> _Problems_:
[1] Decide whether each statement below agrees with the press release on the Newmarket Viaduct Replacement Project. Answer yes or no for each and quote the words of the release that decide it.
(a) The project cost $244m.
(b) The old northbound viaduct was removed before the new southbound viaduct was built.
(c) The Minister of Transport unveiled the plaque marking the end of construction.
[2] Write a continuation of the press release on the Newmarket Viaduct Replacement Project, beginning after its final sentence.
* BEGIN Extracted text *
Press Release – New Zealand Transport Agency
The Transport Agency formally completed work on Auckland’s Newmarket Viaduct Replacement Project today (15 March 2013) at a ceremony led by the Prime Minister John Key.
The $244m project attracted worldwide attention for ground breaking engineering techniques employed to keep New Zealand’s busiest section of motorway open while the old viaduct was removed and the new one constructed.
The NZTA’s State Highways Manager for Auckland and Northland, Tommy Parker, says the project’s workers and the people of New Zealand can jointly take pride from the successful completion of the new viaduct.
“The innovation and engineering skill used on this project has attracted a huge amount of attention overseas. Almost a quarter of a million vehicles use the viaduct and the streets under it every day, and to keep that traffic moving with a minimum of disruption is a remarkable and outstanding achievement .”
Mr Parker says one of the keys to success was the support and co-operation the project received from drivers.
“With many of our project team working within centimetres of a live high-speed motorway, that support was critical. The best way we can say ‘thank you’ is to successfully complete a viaduct that is seismically stronger, with wider lanes for safer travel, and that has improved driving all the way from the Auckland Harbour Bridge to the Greenlane interchange – the busiest section of Auckland’s motorway network.”
Mr Parker says it is not only the patience of drivers who have contributed to the successful project.
“A project this big has caused a fair amount of disruption at ground level, but Newmarket has been a fantastic neighbour and we hope all our work here will help enhance the community.”
The Prime Minister unveiled a plaque to mark the end of construction. Mr Key was accompanied by the Minister of Transport, Hon Gerry Brownlee, officials from the NZTA and the Newmarket Connection Alliance which constructed the new viaduct, Ngati Whatua leaders, and city and community leaders.
The project was completed in four stages. A new southbound viaduct was constructed first and the old southbound viaduct then removed. In the space where it had stood since the 1960s, the new northbound lanes were constructed. The fourth stage was the removal of the old northbound viaduct.
One of the project’s key innovations was the use of the 860 tonne launching gantry known as Big Blue, which lifted or lowered more than 900 segments of concrete weighing on average 70 tonnes.
“The gantry’s winning performance is a reflection of the skills at Newmarket demonstrated throughout the project,” Mr Parker says. “The gantry team usually had to work in the dark, and in all weathers to ensure their work continued on time and safely.”
The project involved more than 1.6 million man hours of work. About a third of those – or 450,000 – were spent on high risk works and Mr Parker says the safety record won national and international recognition.
“New Zealand’s construction industry will benefit from the knowledge that has been gained and shared, and the standards that have been in safety management at Newmarket,” he says
The Newmarket Viaduct Replacement Project was undertaken by the NGA Newmarket Alliance of NZTA with its partners, Leighton Contractors, Fulton Hogan, VSL, URS, Beca, Boffa Miskell and Tonkin & Taylor.
* END Extracted text *
* BEGIN Record excerpts *
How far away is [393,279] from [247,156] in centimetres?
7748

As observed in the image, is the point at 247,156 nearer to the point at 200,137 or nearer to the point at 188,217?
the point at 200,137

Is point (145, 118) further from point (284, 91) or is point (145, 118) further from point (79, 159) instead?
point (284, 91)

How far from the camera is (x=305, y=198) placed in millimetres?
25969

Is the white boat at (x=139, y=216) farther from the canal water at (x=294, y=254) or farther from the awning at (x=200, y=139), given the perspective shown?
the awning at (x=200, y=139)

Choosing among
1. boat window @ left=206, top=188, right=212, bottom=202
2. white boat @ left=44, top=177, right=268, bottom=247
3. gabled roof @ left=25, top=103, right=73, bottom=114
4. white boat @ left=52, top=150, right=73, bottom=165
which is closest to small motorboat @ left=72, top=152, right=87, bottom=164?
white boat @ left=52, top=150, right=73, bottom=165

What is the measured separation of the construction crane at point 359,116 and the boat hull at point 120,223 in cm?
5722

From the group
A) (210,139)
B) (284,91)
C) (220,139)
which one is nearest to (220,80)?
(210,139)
* END Record excerpts *
> _Per-task outputs_:
[1]
(a) Yes: "The $244m project attracted worldwide attention for ground breaking engineering techniques"
(b) No: "A new southbound viaduct was constructed first and the old southbound viaduct then removed." and "The fourth stage was the removal of the old northbound viaduct."
(c) No: "The Prime Minister unveiled a plaque to mark the end of construction."

[2]
Mr Parker says Newmarket is one in a series of projects and investments that are part of the NZTA’s long term strategy to improve Auckland’s transport connections
“The innovation and skill demonstrated so well at Newmarket will continue. Whether it’s freight or people, or objective is to provide more travel choices, more travel reliability and more travel safety,” says Mr Parker.
Press Release – New Zealand Government
Transport Minister Gerry Brownlee says the formal completion today of the Newmarket Viaduct Replacement Project marks a key milestone in the Government’s long-term strategy to improve transport connections in Auckland and grow the region’s economy.
“We recognise Auckland’s pivotal role as the economic powerhouse of New Zealand and our transport investment is helping us meet some of our key economic objectives to make it easier for freight and people to travel with more reliability and with greater safety,” Mr Brownlee said.
A total of $3.4 billion is being invested in the Auckland region’s transport system between 2012/15 through the National Land Transport Programme alone, including $1.6 billion for state highways, $968 million for local roads and $890 million for public transport.
Mr Brownlee and Prime Minister John Key joined officials from the NZTA, the NGA Newmarket alliance team responsible for the viaduct replacement, civic and community leaders and iwi at a ceremony to mark the official completion of the project.
“Today’s ceremony also marks the completion of a wider transport milestone for Auckland – the end of more than a decade of staged improvements through the city’s Central Motorway Junction,” Mr Brownlee says.
“The $244 million Newmarket project marks the southern end of the Central Motorway Junction – the busiest section of motorway in New Zealand. At its northern end is the Victoria Park Tunnel, which opened in late 2011 – the first of the Government’s Roads of National Significance to be completed.
“In between both are a host of other motorway improvements. Combined, they provide much better transport connections around and through Auckland improving traffic flows between State Highways 1 and 16 and ensuring freight can move a lot more efficiently in out of Auckland’s main container port.
“Removing the old viaduct at Newmarket and constructing a new one with only a minimum of disruption to traffic on the Southern Motorway (SH1) is a remarkable achievement of engineering and innovation. But completion of this amazing project is not the end of the story.”
Just a few kilometres west of the Newmarket Viaduct, work is gathering momentum on another of our Roads of National Significance – the Western Ring Route and its two big highway programmes, the Waterview Connection and the Causeway Upgrade Project, raising and widening the Northwestern Motorway (SH16) causeway.
“When these related projects are completed in about four years, State Highway 1 will no longer be the sole motorway corridor through Auckland. The Western Ring Route will provide a 47 kilometre-long alternative and make freight and people connections to and from Auckland International Airport a lot easier,” Mr Brownlee says.
“Importantly, both the Western Ring Route and State Highway will add much needed resilience to Auckland’s transport network and give freight operations, coach companies and those who travel by car added journey reliability.”